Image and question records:
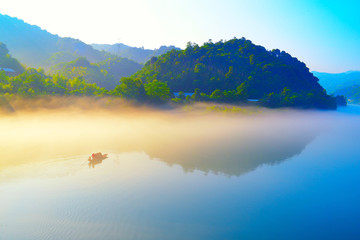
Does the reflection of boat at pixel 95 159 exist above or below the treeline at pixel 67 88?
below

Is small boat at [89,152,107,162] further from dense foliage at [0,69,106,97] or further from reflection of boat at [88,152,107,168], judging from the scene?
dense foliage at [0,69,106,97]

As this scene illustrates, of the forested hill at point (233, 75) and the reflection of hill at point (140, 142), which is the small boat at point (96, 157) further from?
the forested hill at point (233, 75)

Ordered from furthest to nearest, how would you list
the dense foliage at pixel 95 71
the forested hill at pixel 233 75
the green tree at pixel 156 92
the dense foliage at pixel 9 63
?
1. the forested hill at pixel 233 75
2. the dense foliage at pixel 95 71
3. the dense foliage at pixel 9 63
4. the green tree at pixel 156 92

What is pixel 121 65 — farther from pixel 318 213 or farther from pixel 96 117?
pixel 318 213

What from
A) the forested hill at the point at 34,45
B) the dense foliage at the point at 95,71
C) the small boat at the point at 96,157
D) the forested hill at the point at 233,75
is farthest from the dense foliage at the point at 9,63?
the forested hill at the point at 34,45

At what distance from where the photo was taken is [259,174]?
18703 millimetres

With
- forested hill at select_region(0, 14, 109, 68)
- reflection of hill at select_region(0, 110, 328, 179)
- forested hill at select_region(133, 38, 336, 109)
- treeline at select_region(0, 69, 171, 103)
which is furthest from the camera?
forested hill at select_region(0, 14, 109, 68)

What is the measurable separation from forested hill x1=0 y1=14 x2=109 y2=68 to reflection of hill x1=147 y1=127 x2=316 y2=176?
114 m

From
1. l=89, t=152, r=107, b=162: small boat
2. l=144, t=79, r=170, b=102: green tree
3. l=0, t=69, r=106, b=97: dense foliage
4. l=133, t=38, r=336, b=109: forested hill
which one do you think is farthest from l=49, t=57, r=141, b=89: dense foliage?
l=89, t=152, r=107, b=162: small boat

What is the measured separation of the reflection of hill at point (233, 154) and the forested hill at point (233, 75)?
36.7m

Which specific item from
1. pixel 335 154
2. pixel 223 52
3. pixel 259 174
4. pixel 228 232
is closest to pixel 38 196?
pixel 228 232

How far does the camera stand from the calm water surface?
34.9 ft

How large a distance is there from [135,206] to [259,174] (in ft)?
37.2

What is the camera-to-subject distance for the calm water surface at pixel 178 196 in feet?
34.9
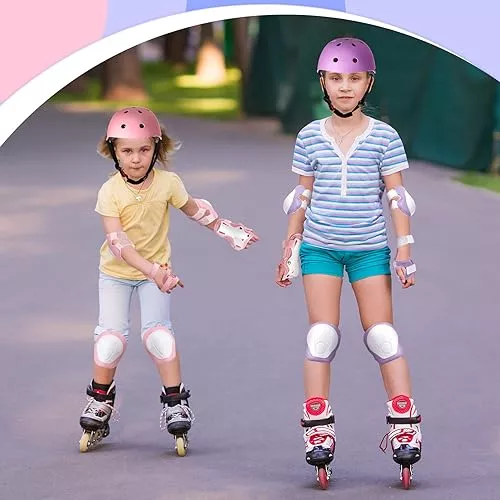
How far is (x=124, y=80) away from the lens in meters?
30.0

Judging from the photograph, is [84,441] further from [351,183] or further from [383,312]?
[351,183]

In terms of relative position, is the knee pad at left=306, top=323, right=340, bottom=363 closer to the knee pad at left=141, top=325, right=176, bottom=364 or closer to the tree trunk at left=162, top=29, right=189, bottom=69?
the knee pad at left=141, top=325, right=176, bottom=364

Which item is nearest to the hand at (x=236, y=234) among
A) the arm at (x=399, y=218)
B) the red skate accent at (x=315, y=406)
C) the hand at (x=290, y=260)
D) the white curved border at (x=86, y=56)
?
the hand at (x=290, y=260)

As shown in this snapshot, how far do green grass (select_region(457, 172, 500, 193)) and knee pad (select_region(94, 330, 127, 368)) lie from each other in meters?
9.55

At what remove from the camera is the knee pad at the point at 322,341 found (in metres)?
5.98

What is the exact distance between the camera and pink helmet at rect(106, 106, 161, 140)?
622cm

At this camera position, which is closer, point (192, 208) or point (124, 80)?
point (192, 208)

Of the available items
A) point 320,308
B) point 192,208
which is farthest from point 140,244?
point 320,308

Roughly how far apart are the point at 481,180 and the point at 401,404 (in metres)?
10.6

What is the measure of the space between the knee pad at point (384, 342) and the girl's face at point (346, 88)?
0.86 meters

- **Exercise prompt**
Copy word for word the material from the line that contains "Roughly how far" through the final line of the material above, including both ends.

- **Answer to this task**
Roughly how far apart are the point at 481,180 and the point at 401,404 (in metres)?
10.6

What is the measure of the space between the knee pad at point (384, 342) and the girl's face at point (346, 88)?
0.86 meters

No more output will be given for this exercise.